Elianne van Elderen (zij/haar, 1997) schrijft gedichten en korte verhalen over kinderen die hun cavia’s vermoorden en fietstochtjes langs de vleesverwerkingsfabriek in haar Brabantse geboortedorp. Ze staat regelmatig op (literaire) podia en won de tweede prijs bij Write Now! 2020 en de derde prijs bij De (Turing) Gedichtenwedstrijd 2020.

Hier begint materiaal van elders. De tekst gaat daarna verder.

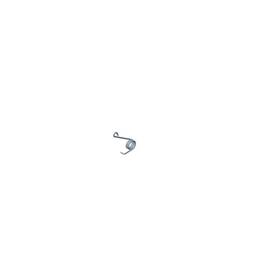 120-9465 Toro Genuine Oem Part # Torsion Spring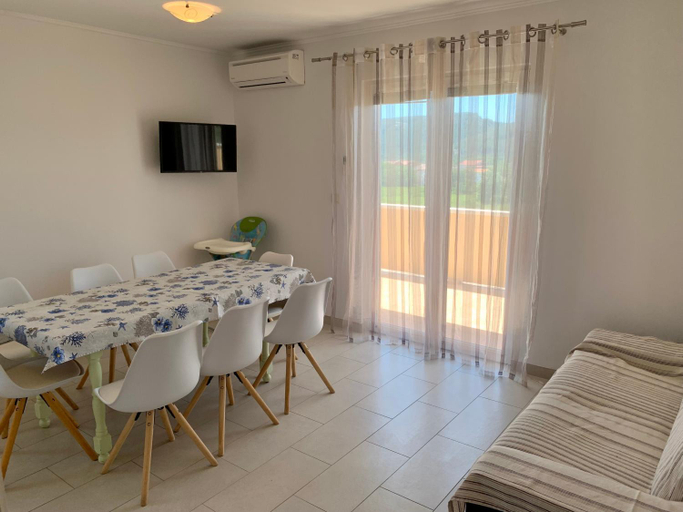 Others 4, Apartments Iva, Lopar/Supetarska Draga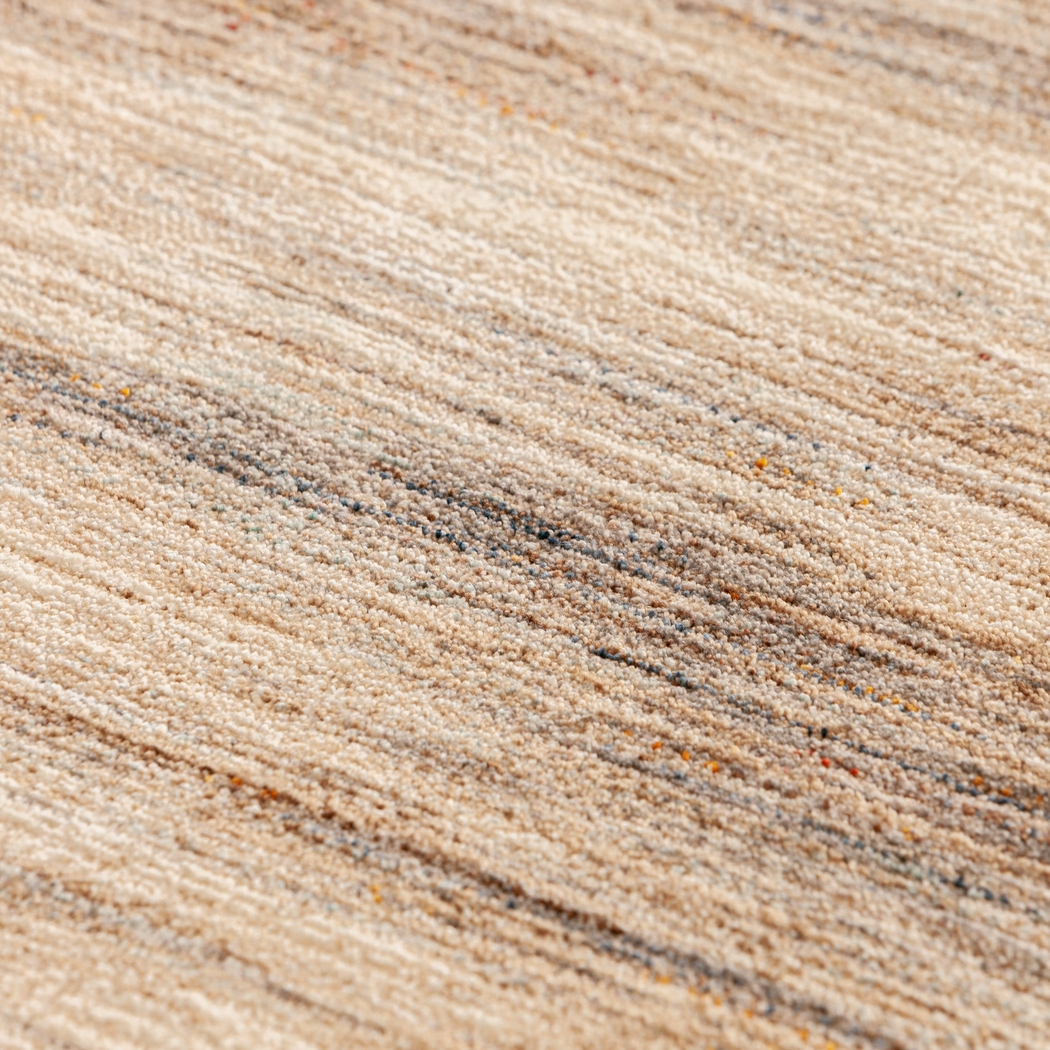 Alorin Beige 5' x 7'10 Rug - Thumbnail - Image 3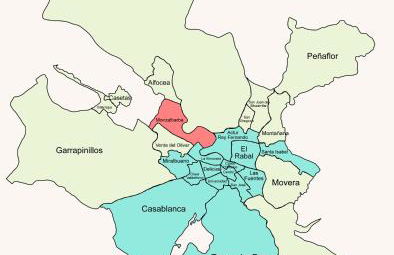 Apartamento Cigüeña 1 - Foto 8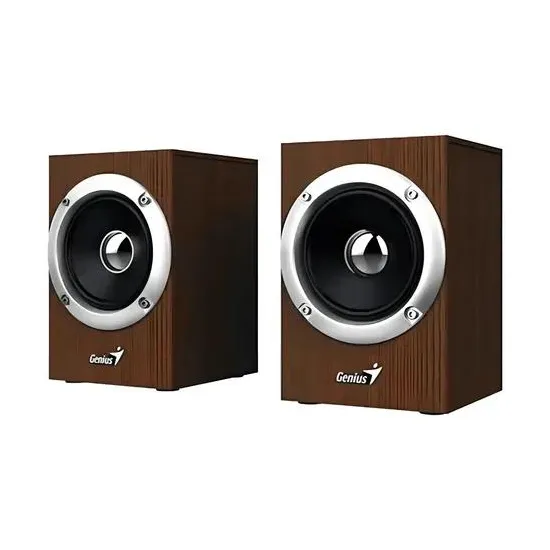 Genius GENIUS SP-HF280 WOOD ZVUCNIK
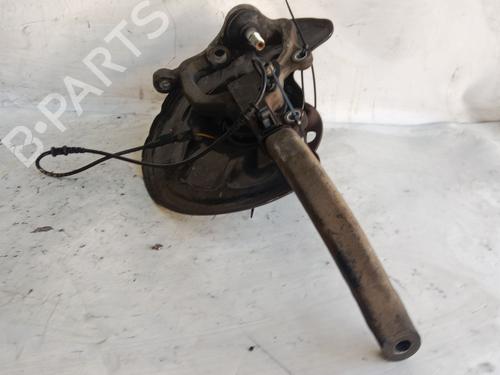 Left front steering knuckle MERCEDES-BENZ E-CLASS (W211) E 220 CDI (211.006) | BP29220588M25 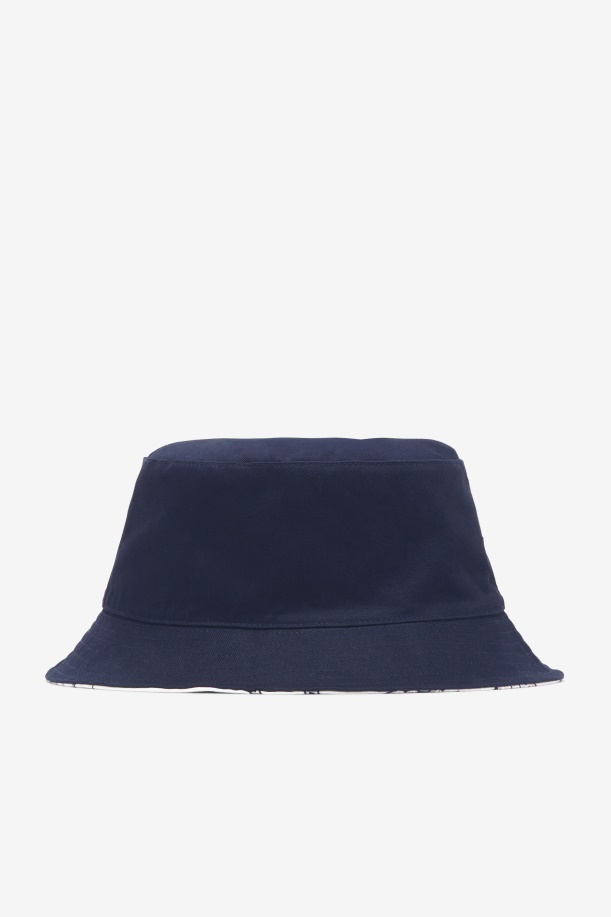 Καπέλο 2pac Fila Navy/λευκό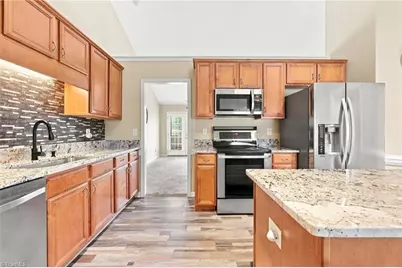 2427 Pepperstone Drive, Graham, NC 27253 - Photo 20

Andrea Koll is kunstenaar, schrijver en docent in Amsterdam. Ze beschouwt haar eigen werk vaak als een visueel onderzoek waarbij ze houtskool, collage en taal gebruikt. Daarmee onderzoekt ze verschillende thema's. Op dit moment is ze gefascineerd door liminaliteit, vooral wat het betekent je in een fysieke en mentale tussenruimte te bevinden.